Avant Florence, je ne concevais cet édifice que conforme
à ce qui était alors pour moi le luxe suprême : le château
de Mehun-sur-Yèvre. Construit jadis par le duc Jean, il
servait au roi quand il était dans la région. C’était une
bâtisse forte ceinte de tours rondes. La seule nouveauté,
bien timide mais qui en faisait tout l’attrait, était les
hautes fenêtres percées dans les murs, qui laissaient
admirer la campagne.
    Le terrain que j’avais acquis, avec son soubassement
romain, devait servir de socle à une construction toute
semblable à Mehun, c’est du moins ce que j’avais décidé
avec Macé. Dans ce dessein, nous avions décidé de flanquer la grosse tour romaine d’une jumelle, qui donnerait au bâtiment des allures de château fort. Mais en rentrant de Florence, je trouvai cette idée ridicule. J’avais
vu fleurir là-bas des palais qui ne conservaient aucune
trace de la guerre et pour cause. C’étaient des maisons
claires, hautes, où les seules tours étaient celles qui abritaient les escaliers à vis desservant les étages. Les architectes rivalisaient d’idées pour offrir à ces demeures une
élégance, une légèreté qui renvoyaient nos places fortes
à leur barbarie.

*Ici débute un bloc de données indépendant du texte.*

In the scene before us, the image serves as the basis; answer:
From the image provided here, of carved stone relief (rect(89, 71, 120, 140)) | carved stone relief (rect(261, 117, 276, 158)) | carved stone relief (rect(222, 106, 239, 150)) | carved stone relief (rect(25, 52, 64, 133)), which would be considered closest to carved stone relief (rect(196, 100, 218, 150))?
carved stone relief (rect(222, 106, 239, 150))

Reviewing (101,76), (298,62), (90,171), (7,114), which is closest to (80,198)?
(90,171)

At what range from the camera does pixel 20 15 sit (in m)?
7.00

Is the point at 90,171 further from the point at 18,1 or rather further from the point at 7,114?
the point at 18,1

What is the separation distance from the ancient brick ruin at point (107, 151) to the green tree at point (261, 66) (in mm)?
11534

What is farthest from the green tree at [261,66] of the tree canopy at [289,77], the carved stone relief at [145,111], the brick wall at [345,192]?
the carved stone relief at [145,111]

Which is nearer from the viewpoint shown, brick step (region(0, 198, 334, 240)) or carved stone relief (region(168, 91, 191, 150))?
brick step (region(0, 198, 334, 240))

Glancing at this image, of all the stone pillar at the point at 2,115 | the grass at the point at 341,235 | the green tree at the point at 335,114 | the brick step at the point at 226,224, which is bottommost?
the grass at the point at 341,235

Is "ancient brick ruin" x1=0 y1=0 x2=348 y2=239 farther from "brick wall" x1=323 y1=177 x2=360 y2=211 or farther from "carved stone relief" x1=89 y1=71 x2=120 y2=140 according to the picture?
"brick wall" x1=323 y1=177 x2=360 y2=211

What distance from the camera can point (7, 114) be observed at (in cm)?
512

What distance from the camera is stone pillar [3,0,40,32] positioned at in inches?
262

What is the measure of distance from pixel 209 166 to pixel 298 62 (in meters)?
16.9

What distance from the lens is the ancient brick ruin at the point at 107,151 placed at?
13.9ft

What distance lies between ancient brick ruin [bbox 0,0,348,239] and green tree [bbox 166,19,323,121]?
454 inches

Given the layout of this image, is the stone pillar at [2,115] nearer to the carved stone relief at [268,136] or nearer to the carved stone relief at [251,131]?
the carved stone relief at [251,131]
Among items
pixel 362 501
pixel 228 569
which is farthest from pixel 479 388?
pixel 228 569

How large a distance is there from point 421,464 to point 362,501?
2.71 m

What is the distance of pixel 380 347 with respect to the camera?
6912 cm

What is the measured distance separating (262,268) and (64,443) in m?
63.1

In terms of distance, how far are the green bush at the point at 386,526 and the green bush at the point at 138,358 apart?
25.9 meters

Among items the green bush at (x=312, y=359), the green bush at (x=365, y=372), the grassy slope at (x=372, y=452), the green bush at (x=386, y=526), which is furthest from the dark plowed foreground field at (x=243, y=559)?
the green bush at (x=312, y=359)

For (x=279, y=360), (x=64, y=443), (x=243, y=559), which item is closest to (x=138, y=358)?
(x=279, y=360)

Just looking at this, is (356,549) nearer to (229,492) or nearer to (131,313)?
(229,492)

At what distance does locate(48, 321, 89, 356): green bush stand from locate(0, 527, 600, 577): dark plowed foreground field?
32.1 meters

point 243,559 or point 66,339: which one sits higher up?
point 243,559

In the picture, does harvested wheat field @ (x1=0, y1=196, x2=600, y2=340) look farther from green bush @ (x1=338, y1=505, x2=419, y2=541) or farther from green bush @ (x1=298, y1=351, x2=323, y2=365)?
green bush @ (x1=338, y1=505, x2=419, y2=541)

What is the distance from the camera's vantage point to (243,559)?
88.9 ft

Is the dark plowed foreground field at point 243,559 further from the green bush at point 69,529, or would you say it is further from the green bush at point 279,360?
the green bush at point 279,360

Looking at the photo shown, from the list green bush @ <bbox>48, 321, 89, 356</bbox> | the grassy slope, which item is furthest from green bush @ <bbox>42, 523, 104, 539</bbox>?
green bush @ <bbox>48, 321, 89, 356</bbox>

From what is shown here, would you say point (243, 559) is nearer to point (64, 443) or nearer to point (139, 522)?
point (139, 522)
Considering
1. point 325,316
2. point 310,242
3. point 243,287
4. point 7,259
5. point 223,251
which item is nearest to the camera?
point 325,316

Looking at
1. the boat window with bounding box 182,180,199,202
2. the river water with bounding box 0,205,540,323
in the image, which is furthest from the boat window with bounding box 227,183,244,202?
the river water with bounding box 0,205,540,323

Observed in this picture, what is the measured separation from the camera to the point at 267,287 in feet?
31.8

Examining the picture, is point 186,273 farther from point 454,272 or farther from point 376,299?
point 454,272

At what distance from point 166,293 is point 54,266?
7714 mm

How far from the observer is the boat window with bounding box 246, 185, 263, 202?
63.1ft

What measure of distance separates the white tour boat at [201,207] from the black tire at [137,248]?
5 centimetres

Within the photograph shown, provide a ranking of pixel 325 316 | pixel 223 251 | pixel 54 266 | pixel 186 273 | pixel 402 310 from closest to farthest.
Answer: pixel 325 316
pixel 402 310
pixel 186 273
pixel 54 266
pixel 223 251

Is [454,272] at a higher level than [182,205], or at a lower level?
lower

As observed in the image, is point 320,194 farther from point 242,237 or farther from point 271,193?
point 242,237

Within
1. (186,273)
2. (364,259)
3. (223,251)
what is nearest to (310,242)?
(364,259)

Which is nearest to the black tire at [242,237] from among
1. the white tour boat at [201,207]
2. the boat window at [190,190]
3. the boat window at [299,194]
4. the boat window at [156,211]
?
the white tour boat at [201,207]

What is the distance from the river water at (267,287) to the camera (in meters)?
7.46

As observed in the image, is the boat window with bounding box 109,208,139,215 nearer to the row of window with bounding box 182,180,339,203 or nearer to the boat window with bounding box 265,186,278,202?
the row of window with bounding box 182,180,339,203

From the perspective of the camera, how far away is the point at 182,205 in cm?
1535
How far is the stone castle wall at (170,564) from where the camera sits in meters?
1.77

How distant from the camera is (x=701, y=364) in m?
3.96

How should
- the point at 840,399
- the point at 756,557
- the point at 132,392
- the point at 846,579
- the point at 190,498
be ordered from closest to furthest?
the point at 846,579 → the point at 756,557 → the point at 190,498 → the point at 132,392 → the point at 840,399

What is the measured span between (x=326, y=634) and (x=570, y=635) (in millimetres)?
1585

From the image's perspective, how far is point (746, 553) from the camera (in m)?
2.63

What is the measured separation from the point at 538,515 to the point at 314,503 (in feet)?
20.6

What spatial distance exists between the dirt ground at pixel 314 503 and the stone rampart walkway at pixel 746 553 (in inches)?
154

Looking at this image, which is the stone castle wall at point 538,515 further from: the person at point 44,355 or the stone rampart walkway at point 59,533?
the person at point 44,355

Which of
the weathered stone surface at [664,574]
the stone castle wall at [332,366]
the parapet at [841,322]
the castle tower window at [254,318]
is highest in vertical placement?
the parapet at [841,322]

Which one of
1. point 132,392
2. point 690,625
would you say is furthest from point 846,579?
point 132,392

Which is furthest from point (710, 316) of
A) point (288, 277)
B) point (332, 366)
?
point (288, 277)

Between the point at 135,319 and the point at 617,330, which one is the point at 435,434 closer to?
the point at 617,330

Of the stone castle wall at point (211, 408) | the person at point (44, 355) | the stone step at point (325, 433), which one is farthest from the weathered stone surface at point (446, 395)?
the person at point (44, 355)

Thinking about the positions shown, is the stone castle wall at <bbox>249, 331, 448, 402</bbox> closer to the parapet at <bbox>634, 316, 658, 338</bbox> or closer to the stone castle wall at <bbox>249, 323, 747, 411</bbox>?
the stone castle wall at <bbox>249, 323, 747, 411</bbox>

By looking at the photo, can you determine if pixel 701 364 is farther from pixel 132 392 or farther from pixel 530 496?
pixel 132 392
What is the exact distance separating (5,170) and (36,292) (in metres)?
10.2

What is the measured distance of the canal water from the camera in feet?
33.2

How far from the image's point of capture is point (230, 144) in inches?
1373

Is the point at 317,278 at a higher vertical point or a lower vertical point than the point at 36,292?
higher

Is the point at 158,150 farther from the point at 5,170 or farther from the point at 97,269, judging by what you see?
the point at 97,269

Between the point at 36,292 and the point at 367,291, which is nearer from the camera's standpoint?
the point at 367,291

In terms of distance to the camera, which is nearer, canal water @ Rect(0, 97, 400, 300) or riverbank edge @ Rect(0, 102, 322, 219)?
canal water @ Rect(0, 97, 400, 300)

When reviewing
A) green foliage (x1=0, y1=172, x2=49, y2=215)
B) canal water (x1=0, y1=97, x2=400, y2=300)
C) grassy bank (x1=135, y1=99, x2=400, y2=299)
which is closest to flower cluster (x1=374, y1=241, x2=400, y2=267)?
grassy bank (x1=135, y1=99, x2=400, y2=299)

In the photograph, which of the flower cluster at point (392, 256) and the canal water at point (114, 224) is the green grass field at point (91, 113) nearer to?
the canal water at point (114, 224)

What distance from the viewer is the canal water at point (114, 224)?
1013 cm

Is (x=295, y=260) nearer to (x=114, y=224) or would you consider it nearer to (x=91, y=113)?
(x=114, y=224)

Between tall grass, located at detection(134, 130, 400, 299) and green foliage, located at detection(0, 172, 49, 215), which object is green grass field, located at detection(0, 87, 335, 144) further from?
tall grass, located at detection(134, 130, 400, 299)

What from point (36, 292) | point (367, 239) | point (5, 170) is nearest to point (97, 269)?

Les fresques aux murs faisaient éclater
les couleurs, les vitraux peints apportaient une lumière
vivante.
    Je décidai de suivre ces exemples et de revoir entièrement le projet. Hélas, à mon arrivée dans notre ville, je
constatai que Macé, en mon absence, avait déjà fait bien
avancer les travaux. La muraille romaine avait été renforcée et reprise, en sorte que, du côté le plus bas du
terrain, on voyait déjà s’élever les deux tours qui reproduisaient en plus petit les proportions de Mehun. Macé
me fit visiter le chantier, tout heureuse de me montrer
qu’elle avait fait diligence en mon absence. J’étais désespéré. Je n’osai pas lui montrer les plans qu’un architecte
de Florence avait ébauchés à ma demande.
    J’avais un court déplacement à effectuer vers le Puy
avant de revenir dans notre ville. Pendant tout le trajet, je n’eus en tête que le palais. Devant Macé et son
enthousiasme, j’avais fait bonne figure et pris l’air satisfait. Sitôt seul, je sentis un véritable désespoir s’abattre
sur moi. Pour quelle obscure raison ? J’avais d’autres
propriétés et les moyens d’en faire bâtir ailleurs, plus
conformes à mes goûts italiens. Je venais de faire l’acquisition d’un terrain à Montpellier pour y édifier une
demeure. Ni Macé ni personne ne me dirait ce qu’il fallait que j’y construise. Pourtant ces idées ne me consolaient pas. Ce palais de Bourges, auquel j’avais jusque-là
prêté peu d’attention et dont j’avais décidé la création
pour faire plaisir à Macé, avait pris en moi une place
inattendue. À vrai dire, depuis Florence, je ne pensais
qu’à lui. Il me semblait nécessaire qu’au cœur de ma vie,dans le lieu qui était à la fois le berceau de ma famille et
le centre de mes affaires, j’élève un palais qui porte
témoignage de l’avenir, qui soit conforme à mes désirs
et réalise mes rêves. Il était ridicule d’y placer, au lieu de
cela, une pâle copie de demeure seigneuriale, le triste
symbole d’une prétention nobiliaire qui ne ferait illusion sur personne. Bref, j’étais en train de donner
de moi l’image d’un parvenu. Pour des années voire des
siècles, ce monument entretiendrait à mon sujet un
grave malentendu. Il ferait de moi un homme assoiffé
de pouvoir et d’argent, désireux de conquérir une place
dans le monde féodal. Au fond peu m’importait ce que
les temps futurs penseraient de moi. Mais le malentendu
commençait dès maintenant, avec ma propre famille.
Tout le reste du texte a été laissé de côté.